For integers, we can see that the maximum integer indicated by the integer.max is 2147483647, we can take the base 2 log of that number and see that it requires 31 bits to encode. Because we need another bit to encode the sign of the number, the total number of bits for an integer is 32, or 4 bytes.

Much of the point of this discussion of memory is to determine if your computer has sufficient memory to do the work you want to do. If you determine that the data you’re working with cannot be completely stored in memory for a given R session, then you may need to resort to alternate tactics. We discuss one such alternative in the section below, “Working with large datasets”.

1.8.2 Internal Memory Management in R

If you’re familiar with other programming languages like C, you’ll notice that you do not need to explicitly allocate and de-allocate memory for objects in R. This is because R has a garbage collection system that recycles unused memory and gives it back to R. This happens automatically without the need for user intervention.

Roughly, R will periodically cycle through all of the objects that have been created and see if there are still any references to the object somewhere in the session.

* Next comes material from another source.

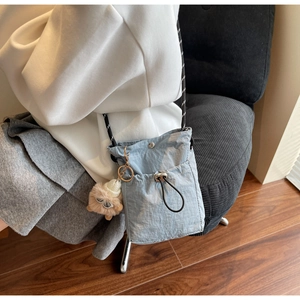 Detail der hellblauen Nylon-Mini-Umhängetasche mit Kordelzug und Plüsch-Anhänger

If there are no references, the object is garbage-collected and the memory returned. Under normal usage, the garbage collection is not noticeable, but occasionally, when working with very large R objects, you may notice a “hiccup” in your R session when R triggers a garbage collection to reclaim unused memory. There’s not really anything you can do about this except not panic when it happens.

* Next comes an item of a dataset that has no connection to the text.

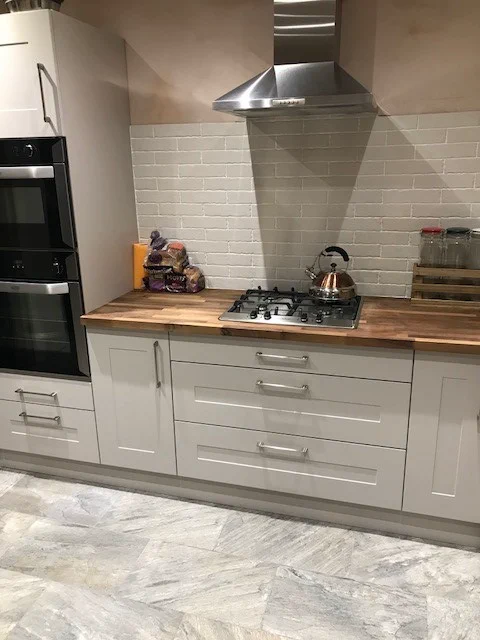 Completed kitchen showing our Rydal range with cashmere finish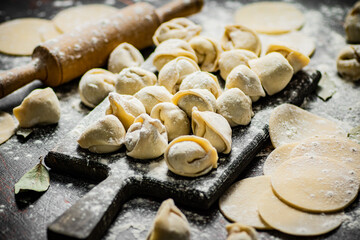 Fototapeta na wymiar Homemade dumplings on a cutting board with flour.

The gc() function in the base package can be used to explicitly trigger a garbage collection in R. Calling gc() explicitly is never actually needed, but it does produce some output that is worth understanding.

gc()
          used  (Mb) gc trigger  (Mb) max used  (Mb)
Ncells 2047348 109.4    3205452 171.2  3205452 171.2
Vcells 4929073  37.7   15695277 119.8 19618287 149.7

The used column gives you the amount of memory currently being used by R. The distinction between Ncells and Vcells is not important—the mem_used() function in pryr essentially gives you the sum of this column. The gc trigger column gives you the amount of memory that can be used before a garbage collection is triggered. Generally, you will see this number go up as you allocate more objects and use more memory. The max used column shows the maximum space used since the last call to gc(reset = TRUE) and is not particularly useful.